11. Keeping losses small and letting
profits ride is not just a Wall Street saying.
Beliefs of Unsuccessful Market Timers
1. I must be trading all the time to
be successful. I am uncomfortable when in cash.
2. If my strategy is not doing what
I think it should, I will make a change immediately.
3. If I lose on this trade, I feel like
a loser.
4. If the market is rallying, I must
get in even though my strategy gave no signal for it.
5. I am unlucky.
6. I get very upset when I miss a rally,
or if I am in a bullish position when the market is declining.
7. I dread adverse news events and constantly
worry that something will happen to make the markets
go against me.
8. I can't afford to lose anything on
this buy or sell signal.
9. I can't go broke taking small quick
profits.
10. When this losing trade gets back
to even, I'll dump it.
Final Notes on Unsuccessful Timers
Unsuccessful market timers tend to see the stock market as a place that will
give them future riches and solve all their problems.

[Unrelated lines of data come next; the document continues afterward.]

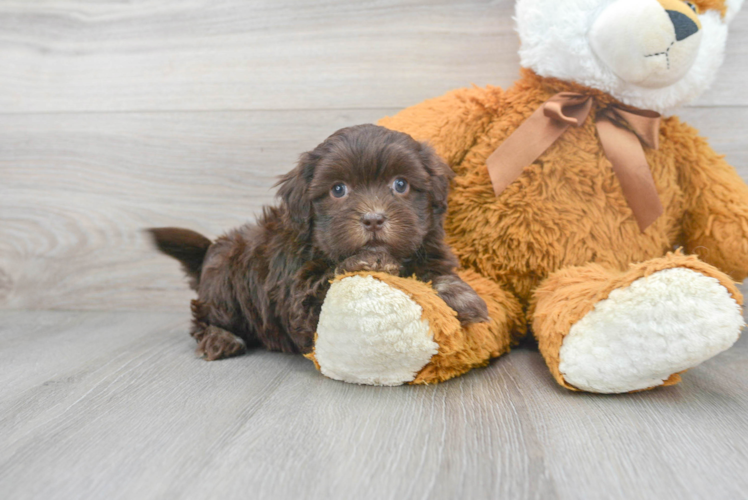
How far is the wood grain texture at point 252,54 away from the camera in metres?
1.84

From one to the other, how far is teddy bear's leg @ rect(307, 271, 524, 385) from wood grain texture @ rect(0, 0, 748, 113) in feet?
3.13

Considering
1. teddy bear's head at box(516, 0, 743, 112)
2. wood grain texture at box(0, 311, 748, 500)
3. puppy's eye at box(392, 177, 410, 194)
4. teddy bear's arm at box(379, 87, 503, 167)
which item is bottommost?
wood grain texture at box(0, 311, 748, 500)

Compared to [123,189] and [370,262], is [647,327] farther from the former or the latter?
[123,189]

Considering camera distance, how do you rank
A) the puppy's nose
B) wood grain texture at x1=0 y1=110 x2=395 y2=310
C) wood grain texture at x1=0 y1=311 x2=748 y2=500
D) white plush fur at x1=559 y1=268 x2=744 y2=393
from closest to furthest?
1. wood grain texture at x1=0 y1=311 x2=748 y2=500
2. white plush fur at x1=559 y1=268 x2=744 y2=393
3. the puppy's nose
4. wood grain texture at x1=0 y1=110 x2=395 y2=310

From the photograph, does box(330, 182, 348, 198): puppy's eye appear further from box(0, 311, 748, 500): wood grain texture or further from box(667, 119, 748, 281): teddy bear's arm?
box(667, 119, 748, 281): teddy bear's arm

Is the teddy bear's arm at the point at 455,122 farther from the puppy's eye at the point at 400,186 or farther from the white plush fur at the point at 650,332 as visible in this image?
the white plush fur at the point at 650,332

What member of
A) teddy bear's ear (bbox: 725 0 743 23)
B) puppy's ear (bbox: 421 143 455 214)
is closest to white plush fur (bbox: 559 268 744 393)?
puppy's ear (bbox: 421 143 455 214)

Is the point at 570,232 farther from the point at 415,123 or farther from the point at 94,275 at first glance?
Result: the point at 94,275

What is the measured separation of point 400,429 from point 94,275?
161 centimetres

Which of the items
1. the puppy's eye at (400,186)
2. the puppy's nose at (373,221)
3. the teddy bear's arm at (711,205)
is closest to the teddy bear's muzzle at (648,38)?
the teddy bear's arm at (711,205)

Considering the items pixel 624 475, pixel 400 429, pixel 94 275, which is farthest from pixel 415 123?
pixel 94 275

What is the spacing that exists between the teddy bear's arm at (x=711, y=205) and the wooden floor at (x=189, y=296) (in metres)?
0.29

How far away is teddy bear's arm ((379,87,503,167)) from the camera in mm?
1520

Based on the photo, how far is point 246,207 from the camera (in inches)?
79.0
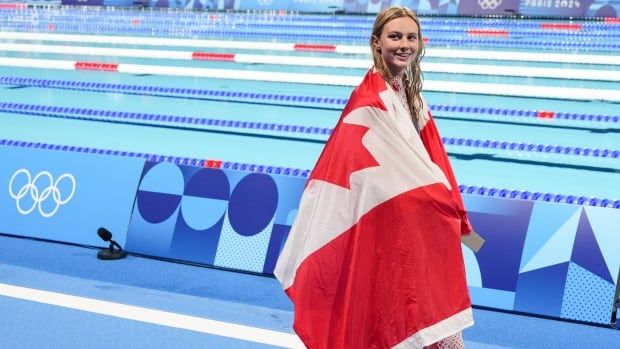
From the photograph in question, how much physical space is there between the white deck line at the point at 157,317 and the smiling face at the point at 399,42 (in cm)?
141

Unsuccessful market timers have difficulty coping with the reality of being wrong.
When events don't live up to their hopes, they seek to ignore them.
"As a successful market
timer, you have to move from a fearful mind set
to a psychological state of confidence. " |
If their timing strategy gives a sell signal and they have losses in that position,
they have a difficult time executing the sell signal and they will hold the position
so that they can exit when it gets back to break even.
When things go bad, they often exit with huge losses and blame the strategy,
the timing service, the markets. Everyone but themselves.
Many market timers give up because they are usually too quick in judging small
loses as a system that is not working.
Giving up is the most common way a market timer can lose. You will win only if
you execute the timing strategy. Every trade.
Paper trading cannot simulate the psychological aspects of trading with real
dollars. Once a market timer has experienced what it is like to keep trading
through a draw down and how good it feels to follow the strategy through the
good, the bad and the ugly days, he or she will not be as easily swayed again
by adverse markets.
Final Notes on Successful Timers
Successful market timers know how to follow a strategy. They know the stock market
is not a game and the only way to succeed is with a plan.
As a successful market timer, you have to move from a fearful mind set to a psychological
state of confidence.
You must use a strategy that builds confidence by keeping losses small and letting
profits ride when the markets trend.
Do not focus too much on each individual buy and sell signal. It is where the
strategy takes you over years of trading that is important.